# Document segment
— Begin —
DISC systems such as Google MapReduce, Apache Hadoop, and Apache Spark routinely process terabytes of data. At that scale, rare and buggy corner cases appear frequently in production, and an application may run for hours before crashing or, worse, silently producing corrupted output. The common practice of testing such applications on a small random sample of the input rarely covers these corner cases.

Unlike SQL queries, DISC applications combine relational operators (such as join and group-by) and dataflow operators (such as map and flatMap) with arbitrarily complex user-defined functions written in a general-purpose language. Testing them well therefore requires reasoning about the internal logic of the UDFs together with the semantics of the operators that surround them.

BigTest addresses this by reasoning about the combined behaviour of UDFs and dataflow/relational operators. The original evaluation reports that real-world datasets are highly skewed and leave roughly a third of Joint Dataflow and UDF (JDU) paths untested; that BigTest reveals about twice as many manually injected faults as the prior approach; and that it reduces the data required for local testing by five to eight orders of magnitude, yielding average CPU-time savings of around 194×, while synthesizing inputs for the remaining untested paths in seconds.

How BigTest works

BigTest does not execute Apache Spark. Instead, it abstracts the framework's dataflow operators with clean logical specifications and applies symbolic execution only to the UDFs. The pipeline has four stages:

1. Program decomposition. The compiled program is decompiled and its abstract syntax tree is analysed to extract each UDF into a standalone class, together with the configuration needed to symbolically execute it.
2. Path-constraint generation. Each UDF is symbolically executed with Symbolic PathFinder. The resulting path conditions and effects are combined with the logical specification of the enclosing operator. BigTest models both the non-terminating and the terminating cases of each operator — for example, a join key that is present only in the left table, only in the right table, or in neither — because these often produce the null entries that cause failures. It also models collections produced by flatMap and turns aggregation logic such as reduceByKey into an iterative aggregator with a bounded loop, and it reasons explicitly about string operations such as split and isInteger.
3. Test-data generation. Each end-to-end path constraint is translated into an SMT-LIB query (with a small library of functions for unsupported operations such as string split and isInteger) and solved by an off-the-shelf theorem prover to obtain satisfying input records.
4. Result. For every satisfiable JDU path, BigTest emits the SMT query and a concrete set of input rows that exercise that path.
— End —
# To do
Reproduce the BigTest passage word for word from "DISC systems such" to "that surround them.". Rely only on the BigTest passage.

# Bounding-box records
— Begin —
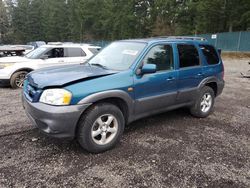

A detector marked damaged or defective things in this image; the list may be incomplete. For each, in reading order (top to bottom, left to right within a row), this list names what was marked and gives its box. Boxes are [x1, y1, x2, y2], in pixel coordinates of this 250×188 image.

crumpled hood [26, 64, 118, 89]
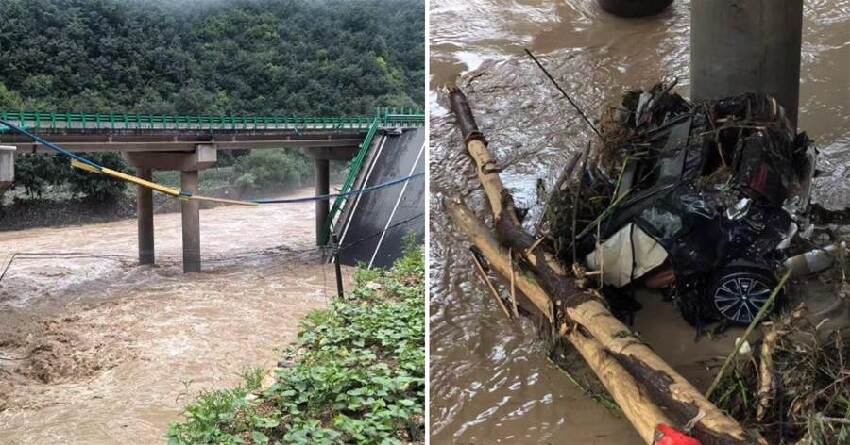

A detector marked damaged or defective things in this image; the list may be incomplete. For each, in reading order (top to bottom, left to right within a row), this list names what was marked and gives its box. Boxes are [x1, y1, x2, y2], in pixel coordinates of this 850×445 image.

broken bridge section [332, 126, 424, 268]
wrecked car [568, 86, 820, 322]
— End —
# Complete answer
DISC systems such as Google MapReduce, Apache Hadoop, and Apache Spark routinely process terabytes of data. At that scale, rare and buggy corner cases appear frequently in production, and an application may run for hours before crashing or, worse, silently producing corrupted output. The common practice of testing such applications on a small random sample of the input rarely covers these corner cases.

Unlike SQL queries, DISC applications combine relational operators (such as join and group-by) and dataflow operators (such as map and flatMap) with arbitrarily complex user-defined functions written in a general-purpose language. Testing them well therefore requires reasoning about the internal logic of the UDFs together with the semantics of the operators that surround them.